Date of Conferral



Doctor of Education (Ed.D.)




Roberta Liebler; Pamela Warrick


Despite the current emphasis on differentiating instruction to accommodate individual student learning needs, most reading instruction is taught primarily in static small groups or whole group settings. However, the use of flexible reading groups for reading instruction allows students to be appropriately challenged and avoids labeling a student's reading readiness as stagnant. This study examines the relationship between flexible reading groups and reading achievement of 130 fifth grade students in one elementary school. The theoretical base for the research is grounded in the constructivist theory as supported by Vygotsky and Bruner. In this quasi-experimental quantitative research study, the effect of flexible reading groups on reading achievement was examined using a within-subject pretest and posttest single group design to compare gain scores using the Standardized Test of Achievement in Reading.
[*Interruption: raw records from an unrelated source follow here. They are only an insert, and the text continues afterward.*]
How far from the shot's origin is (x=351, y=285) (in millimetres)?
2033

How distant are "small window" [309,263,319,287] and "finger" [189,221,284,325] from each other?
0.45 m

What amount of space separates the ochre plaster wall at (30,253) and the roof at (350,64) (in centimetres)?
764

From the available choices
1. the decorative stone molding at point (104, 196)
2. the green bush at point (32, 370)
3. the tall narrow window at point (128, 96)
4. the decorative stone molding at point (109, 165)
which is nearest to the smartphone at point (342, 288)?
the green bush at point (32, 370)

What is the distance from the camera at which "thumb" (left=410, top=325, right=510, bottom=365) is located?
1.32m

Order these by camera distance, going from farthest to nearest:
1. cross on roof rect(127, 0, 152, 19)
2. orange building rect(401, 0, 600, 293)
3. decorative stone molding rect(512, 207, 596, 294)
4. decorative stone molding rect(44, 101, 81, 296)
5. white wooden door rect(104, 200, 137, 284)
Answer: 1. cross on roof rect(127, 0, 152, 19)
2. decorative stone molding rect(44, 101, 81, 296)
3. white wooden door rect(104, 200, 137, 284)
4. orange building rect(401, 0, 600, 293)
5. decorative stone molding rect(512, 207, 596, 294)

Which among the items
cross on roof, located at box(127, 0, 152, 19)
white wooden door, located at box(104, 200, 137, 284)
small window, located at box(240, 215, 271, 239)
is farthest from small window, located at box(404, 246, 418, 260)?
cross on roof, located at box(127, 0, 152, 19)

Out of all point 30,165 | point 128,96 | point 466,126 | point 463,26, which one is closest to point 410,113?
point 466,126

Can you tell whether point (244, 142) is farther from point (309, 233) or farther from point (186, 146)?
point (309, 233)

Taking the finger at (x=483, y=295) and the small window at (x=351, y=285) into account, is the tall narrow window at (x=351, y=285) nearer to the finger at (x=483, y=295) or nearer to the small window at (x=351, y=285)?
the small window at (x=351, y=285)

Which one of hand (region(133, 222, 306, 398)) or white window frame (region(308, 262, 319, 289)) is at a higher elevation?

The scores compared an eight week period of whole group instruction to an eight week period of flexible group instruction on the reading assessment. Data from the gain scores of the groups were statistically analyzed using a paired samples t test to determine whether or not the flexible reading groups had a positive effect on reading achievement. Statistical analysis yielded a statistically significant difference t(129) = 3.82, p < .05 which was interpreted to mean that flexible reading groups significantly enhanced student learning. This study will contribute to the most recent research on flexible grouping and reading instruction by focusing on the implementation of flexible reading groups and establishing data to support the research on flexible group instruction. This study contributes to social change by providing educators with knowledge on differentiated instruction through the implementation of flexible groups as it relates to reading achievement.